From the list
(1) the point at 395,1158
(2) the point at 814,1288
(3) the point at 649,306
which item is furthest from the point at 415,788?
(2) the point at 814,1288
- - -
Copy every record exactly as presented.

From the list
(1) the point at 395,1158
(2) the point at 814,1288
(3) the point at 649,306
which item is furthest from the point at 415,788?
(2) the point at 814,1288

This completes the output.